» Extract to read:
▬▬▬▬▬▬▬▬▬▬

Institute of Mathematics and Computer Science

University of Latvia

[email protected]

Translation of papers [Po 75] and [Po 77-2] published in Russian.
For the results (without proofs) in English see also [FBP 91].

Table of contents
1. Definitions and results
2. Proofs
3. Proofs of Lemmas 2, 3
4. Proof of Lemma 4
5. Exclusion algorithm
6. Tail reduction proof
References

Abstract

The following model of inductive inference is considered. Arbitrary numbering tau = {tau0, tau1, tau2, ... } of total functions N->N is fixed. A "black box" outputs the values f(0), f(1), ..., f(m), ... of some function f from the numbering tau. Processing these values by some algorithm (a strategy) F we try to identify a tau-index of f (i.e. a number n such that f = taun). Strategy F outputs hypotheses h0, h1, ..., hm, ... If lim hm = n and taun = f, we say that F identifies in the limit tau-index of f. The complexity of identification is measured by the number of mindchanges, i.e. by Ftau(f) = card{m | hm <> hm+1 }. One can verify easily that for any numbering tau there exists a deterministic strategy F such that Ftau(taun) <= n for all n. This estimate is exact (see [Ba 74], [FBP 90]). In the current paper the corresponding exact estimate ln n + o(log n) is proved for probabilistic strategies. This result was published without proof in [Po 75]. Proofs were published in [Po 77-2] (in Russian).

▬▬▬▬▬▬▬▬▬▬

» Extracted records:
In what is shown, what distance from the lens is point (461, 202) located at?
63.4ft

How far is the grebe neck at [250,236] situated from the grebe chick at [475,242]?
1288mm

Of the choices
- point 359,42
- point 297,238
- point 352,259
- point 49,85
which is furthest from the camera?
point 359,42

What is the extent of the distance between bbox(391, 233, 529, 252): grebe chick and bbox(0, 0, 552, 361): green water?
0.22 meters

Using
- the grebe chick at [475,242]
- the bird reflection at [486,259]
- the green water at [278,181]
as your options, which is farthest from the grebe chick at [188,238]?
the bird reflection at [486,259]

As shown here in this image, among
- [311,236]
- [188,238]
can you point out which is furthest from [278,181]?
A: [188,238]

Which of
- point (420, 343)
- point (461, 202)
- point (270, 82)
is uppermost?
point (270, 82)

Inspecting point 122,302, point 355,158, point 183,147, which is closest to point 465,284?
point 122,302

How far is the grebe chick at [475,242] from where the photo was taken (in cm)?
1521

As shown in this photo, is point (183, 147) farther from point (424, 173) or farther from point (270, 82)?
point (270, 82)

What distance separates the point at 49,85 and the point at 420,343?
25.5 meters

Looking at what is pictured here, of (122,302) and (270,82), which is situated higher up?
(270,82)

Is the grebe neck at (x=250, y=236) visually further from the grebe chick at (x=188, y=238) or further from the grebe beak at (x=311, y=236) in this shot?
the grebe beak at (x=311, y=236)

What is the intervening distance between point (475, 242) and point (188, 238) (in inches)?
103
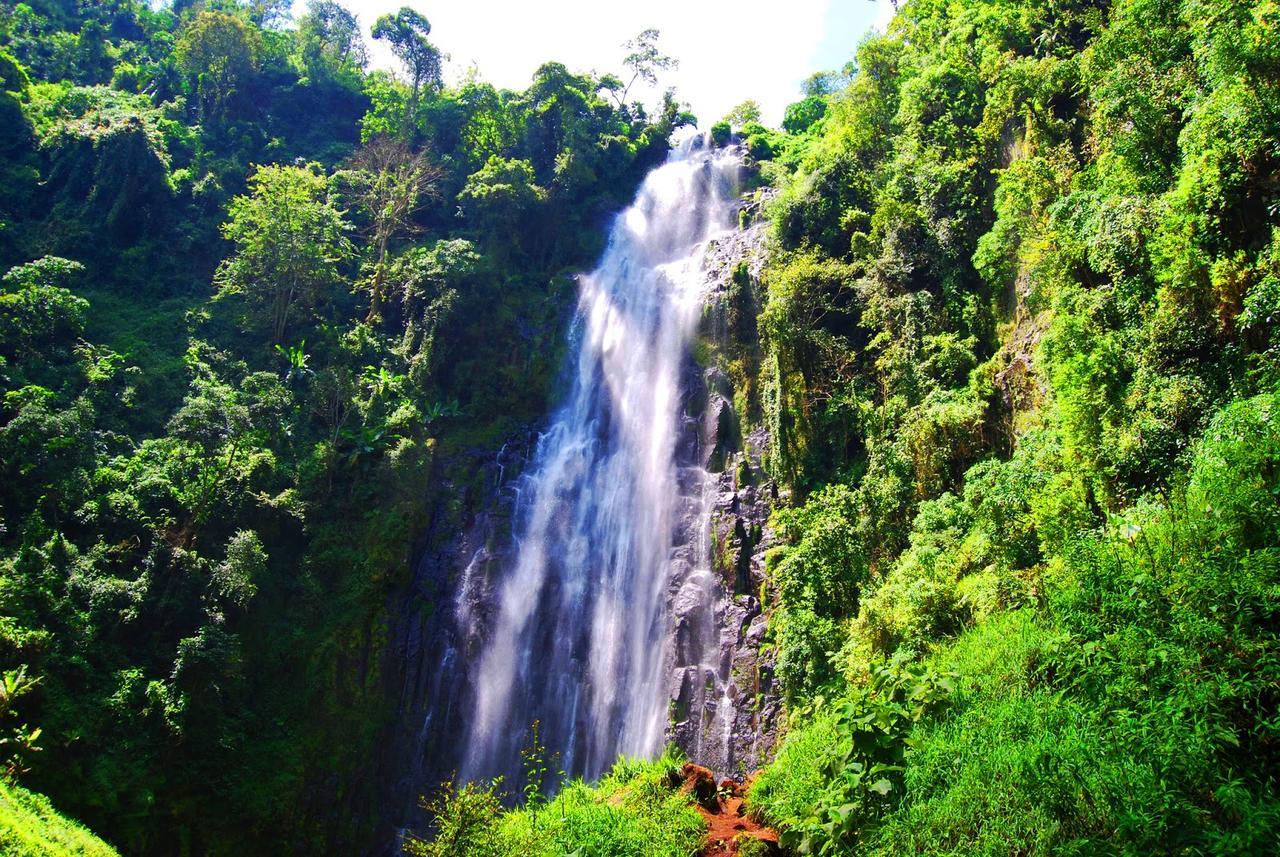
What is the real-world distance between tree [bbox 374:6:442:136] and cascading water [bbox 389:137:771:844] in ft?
62.0

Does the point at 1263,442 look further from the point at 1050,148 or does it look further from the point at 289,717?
the point at 289,717

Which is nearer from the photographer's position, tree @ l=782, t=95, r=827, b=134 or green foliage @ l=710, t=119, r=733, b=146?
green foliage @ l=710, t=119, r=733, b=146

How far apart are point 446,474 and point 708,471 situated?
26.7 ft

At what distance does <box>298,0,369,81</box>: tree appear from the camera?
39.3m

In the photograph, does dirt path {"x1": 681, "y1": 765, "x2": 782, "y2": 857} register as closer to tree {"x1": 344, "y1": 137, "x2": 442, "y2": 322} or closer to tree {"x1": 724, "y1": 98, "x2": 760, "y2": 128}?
tree {"x1": 344, "y1": 137, "x2": 442, "y2": 322}

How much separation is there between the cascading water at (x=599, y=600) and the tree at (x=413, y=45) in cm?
1890

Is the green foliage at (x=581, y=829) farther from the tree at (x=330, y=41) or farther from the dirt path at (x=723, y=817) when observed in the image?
the tree at (x=330, y=41)

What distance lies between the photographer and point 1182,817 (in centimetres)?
518

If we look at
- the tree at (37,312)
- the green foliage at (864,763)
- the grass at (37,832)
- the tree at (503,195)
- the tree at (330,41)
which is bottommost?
the grass at (37,832)

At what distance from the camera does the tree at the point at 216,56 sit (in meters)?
35.3

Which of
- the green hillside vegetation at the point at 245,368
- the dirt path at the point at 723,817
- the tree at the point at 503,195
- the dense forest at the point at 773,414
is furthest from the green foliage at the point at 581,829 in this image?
the tree at the point at 503,195

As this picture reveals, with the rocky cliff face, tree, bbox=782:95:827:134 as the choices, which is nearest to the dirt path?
the rocky cliff face

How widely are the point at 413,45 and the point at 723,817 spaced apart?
36849 mm

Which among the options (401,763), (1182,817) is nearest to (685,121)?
(401,763)
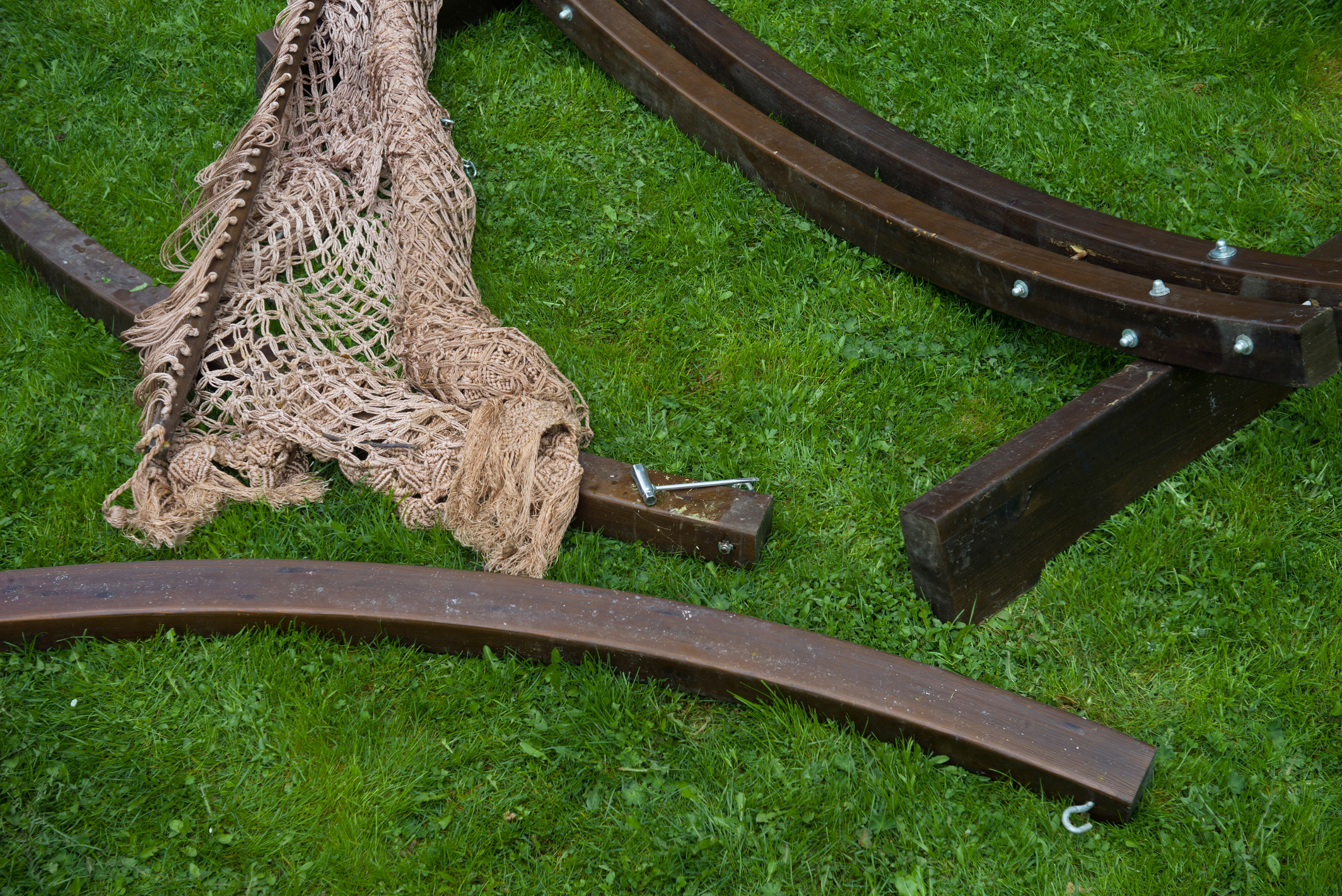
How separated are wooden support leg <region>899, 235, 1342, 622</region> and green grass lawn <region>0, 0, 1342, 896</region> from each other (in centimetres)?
9

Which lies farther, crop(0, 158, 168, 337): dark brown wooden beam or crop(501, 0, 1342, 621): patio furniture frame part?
crop(0, 158, 168, 337): dark brown wooden beam

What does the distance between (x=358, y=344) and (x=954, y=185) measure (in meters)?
2.02

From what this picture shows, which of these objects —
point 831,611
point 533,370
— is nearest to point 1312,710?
point 831,611

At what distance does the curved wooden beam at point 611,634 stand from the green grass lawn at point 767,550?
7 centimetres

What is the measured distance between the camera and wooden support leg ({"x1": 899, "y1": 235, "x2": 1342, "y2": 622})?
258 centimetres

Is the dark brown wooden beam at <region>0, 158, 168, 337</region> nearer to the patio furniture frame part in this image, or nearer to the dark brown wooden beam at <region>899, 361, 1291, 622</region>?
the patio furniture frame part

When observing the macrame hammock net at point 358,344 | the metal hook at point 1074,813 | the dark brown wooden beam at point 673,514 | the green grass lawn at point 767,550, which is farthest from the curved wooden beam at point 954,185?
the metal hook at point 1074,813

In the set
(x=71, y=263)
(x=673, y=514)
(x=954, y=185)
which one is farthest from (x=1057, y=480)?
(x=71, y=263)

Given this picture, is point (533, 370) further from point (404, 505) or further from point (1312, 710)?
point (1312, 710)

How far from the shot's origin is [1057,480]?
8.93 ft

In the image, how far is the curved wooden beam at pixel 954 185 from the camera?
290 centimetres

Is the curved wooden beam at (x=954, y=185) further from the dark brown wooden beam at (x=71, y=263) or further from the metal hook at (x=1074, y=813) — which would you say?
the dark brown wooden beam at (x=71, y=263)

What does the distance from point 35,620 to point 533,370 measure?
149 centimetres

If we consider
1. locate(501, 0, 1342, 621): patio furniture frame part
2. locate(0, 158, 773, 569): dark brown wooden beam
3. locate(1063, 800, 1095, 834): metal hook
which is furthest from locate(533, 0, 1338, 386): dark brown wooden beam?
locate(1063, 800, 1095, 834): metal hook
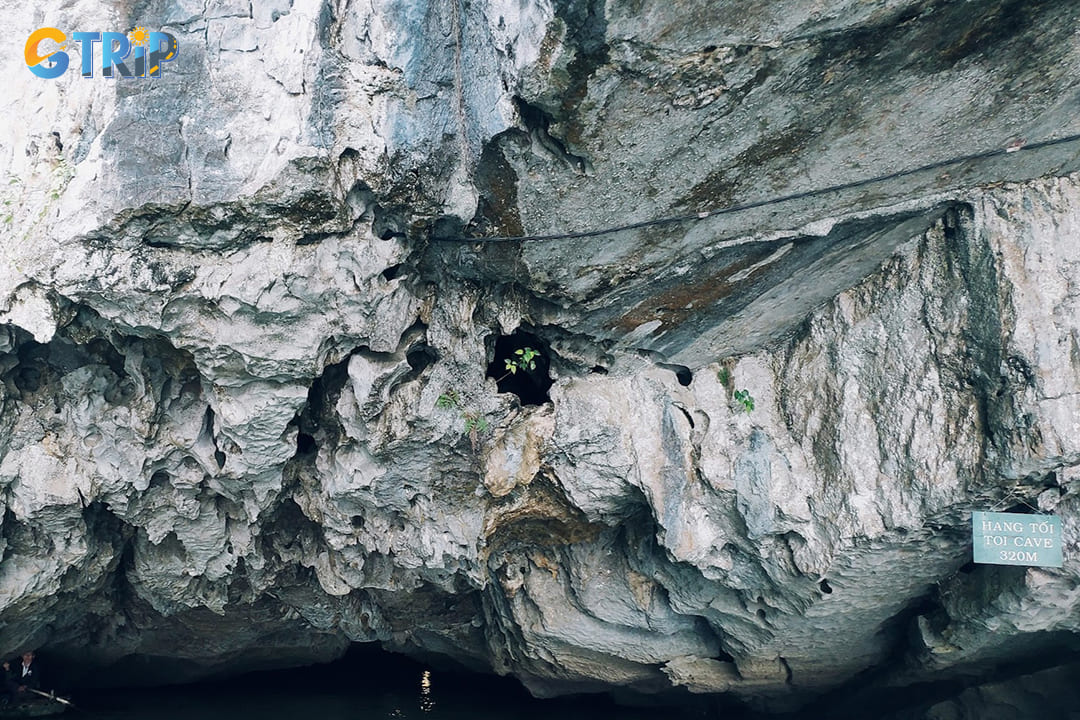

▬▬▬▬▬▬▬▬▬▬

» What you are asked to do:
Write out the text on inductive inference from above in full, keeping every word and line unchanged.

» Solved problem:
Institute of Mathematics and Computer Science

University of Latvia

[email protected]

Translation of papers [Po 75] and [Po 77-2] published in Russian.
For the results (without proofs) in English see also [FBP 91].

Table of contents
1. Definitions and results
2. Proofs
3. Proofs of Lemmas 2, 3
4. Proof of Lemma 4
5. Exclusion algorithm
6. Tail reduction proof
References

Abstract

The following model of inductive inference is considered. Arbitrary numbering tau = {tau0, tau1, tau2, ... } of total functions N->N is fixed. A "black box" outputs the values f(0), f(1), ..., f(m), ... of some function f from the numbering tau. Processing these values by some algorithm (a strategy) F we try to identify a tau-index of f (i.e. a number n such that f = taun). Strategy F outputs hypotheses h0, h1, ..., hm, ... If lim hm = n and taun = f, we say that F identifies in the limit tau-index of f. The complexity of identification is measured by the number of mindchanges, i.e. by Ftau(f) = card{m | hm <> hm+1 }. One can verify easily that for any numbering tau there exists a deterministic strategy F such that Ftau(taun) <= n for all n. This estimate is exact (see [Ba 74], [FBP 90]). In the current paper the corresponding exact estimate ln n + o(log n) is proved for probabilistic strategies. This result was published without proof in [Po 75]. Proofs were published in [Po 77-2] (in Russian).